The infrastructure bill reflects that change in different ways. Some of the money would supercharge programs that already exist, but which experts say are not at the scale to meet the growing threat.
For example, the Army Corps of Engineers would get an additional $11.6 billion in construction funds for projects like flood control and river dredging. That’s more than four times the amount Congress gave the Corps last year for construction.
The Federal Emergency Management Agency has its own program to reduce the damage from flooding, by buying or elevating homes at risk from floods. That program would see its annual budget more than triple, to $700 million.
Some of that money designated for homeowners in areas considered especially vulnerable because of socioeconomic factors, including being home to racial minorities. FEMA has faced criticism for providing less money to Black disaster survivors than to white survivors, even when they suffer similar losses.
“That’s a game changer,” Rob Moore, a senior policy analyst at the Natural Resources Defense Council, said of the provision to focus on vulnerable neighborhoods.
FEMA would also get an extra $1 billion for a grant program to protect communities against all types of disasters, and another $733 million to make dams safer.
Other programs would see even more dramatic increases. The National Oceanic and Atmospheric Administration would get almost $100 million a year to help restore coastal habitats and protect coastal communities — fives times what the program currently spends.

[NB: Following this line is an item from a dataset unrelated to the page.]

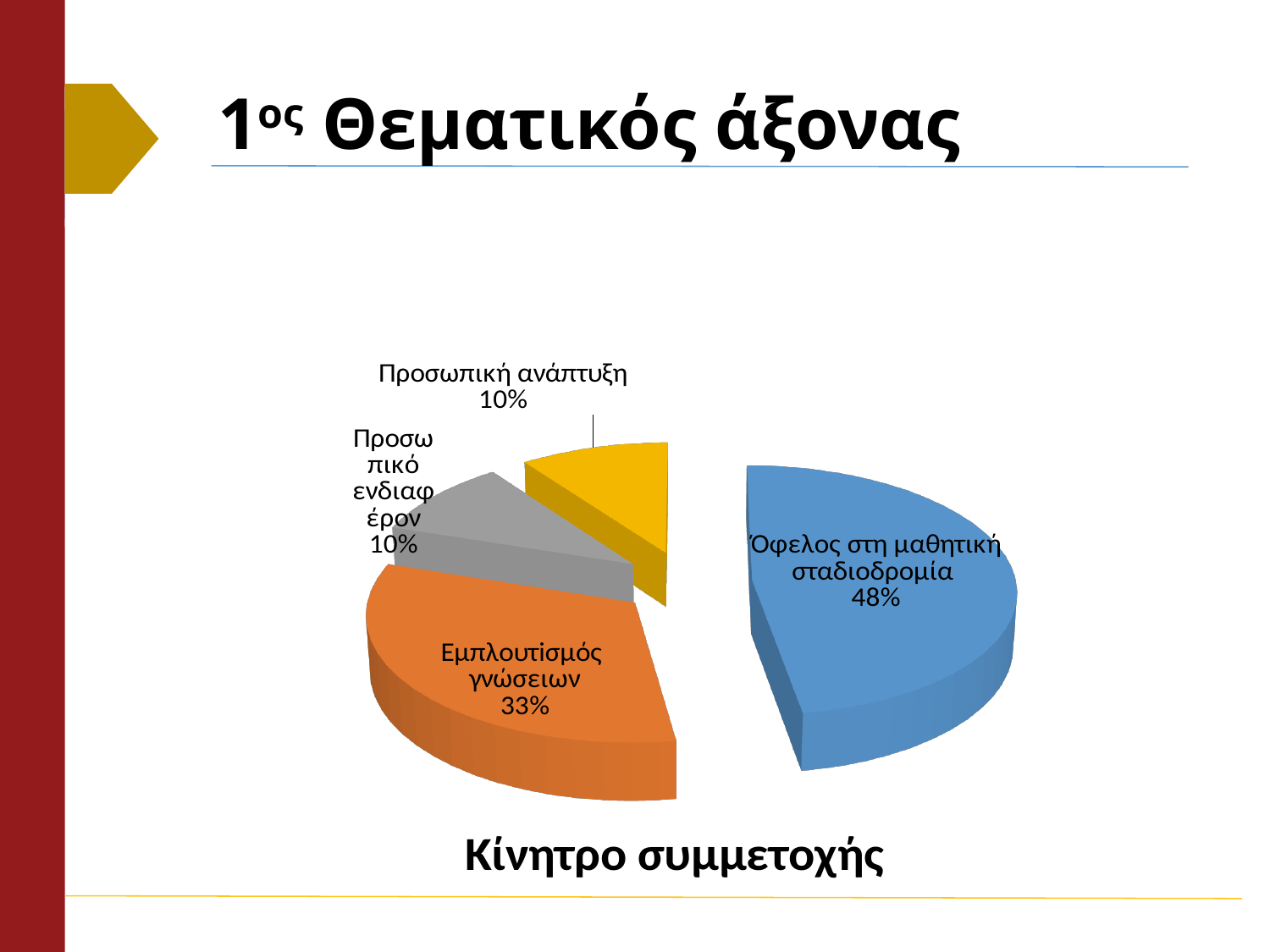
What share of the pie does 'Όφελος στη μαθητική σταδιοδρομία' represent? 48% What kind of chart is shown on the slide? Pie chart What colour is the slice for 'Όφελος στη μαθητική σταδιοδρομία'? Blue How many slices does the pie chart have? 4 What share of the pie does 'Προσωπική ανάπτυξη' represent? 10% What is the combined share of 'Προσωπικό ενδιαφέρον' and 'Προσωπική ανάπτυξη'? 20% What share of the pie does 'Προσωπικό ενδιαφέρον' represent? 10% What is the title of the chart? Κίνητρο συμμετοχής Which has a larger share: 'Εμπλουτισμός γνώσεων' or 'Προσωπική ανάπτυξη'? Εμπλουτισμός γνώσεων Which category has the largest share of the pie? Όφελος στη μαθητική σταδιοδρομία What is the difference in percentage points between 'Όφελος στη μαθητική σταδιοδρομία' and 'Εμπλουτισμός γνώσεων'? 15 percentage points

The Bureau of Reclamation, which manages water supplies in the West, now gets $20 million a year from Congress for desalination projects, which remove minerals and salts from seawater to create fresh water, and another $65 million for water recycling. Those numbers would skyrocket: The bill includes $250 billion for desalination over five years, and $1 billion on water recycling and reuse, the process of treating waste water to make it available for new uses such as irrigation.
Other funding in the legislation would be directed toward new programs.
The bill would give the Department of Agriculture $500 million for what it calls “wildfire defense grants to at-risk communities” — money that could help people make changes to their homes or landscape, for example, to make them less vulnerable to fires.
“It’s a great first step,” said Kimiko Barrett, a researcher and policy analyst at Headwaters Economics, a wildfire policy consulting nonprofit in Montana. “We need to start looking at creating communities adapted to living with this increasing risk.”
Other programs would involve not just fortifying homes and facilities against disasters, but moving them out of harm’s way.
The Department of Transportation would get almost $9 billion for a program designed to help states prepare highways for the effects of climate change — including relocating roads out of flood-prone areas. The Environmental Protection Agency would pay for communities to move drinking water pipelines and treatment facilities at risk from flooding or other extreme weather.
Funding in the legislation would be available to move entire communities. The bill would provide $216 million to the Bureau of Indian Affairs for climate resilience and adaptation for tribal nations, which have been disproportionately hurt by climate change. More than half of that money, $130 million, would go toward “community relocation” — helping Indigenous Americans leave dangerous areas.
“The impacts and costs are so great, it’s just impossible to ignore anymore,” said Forbes Tompkins, who runs the flood-prepared communities program at the Pew Charitable Trusts. “We might look back and say, this was the moment, this was the year, that made resilience a national priority.”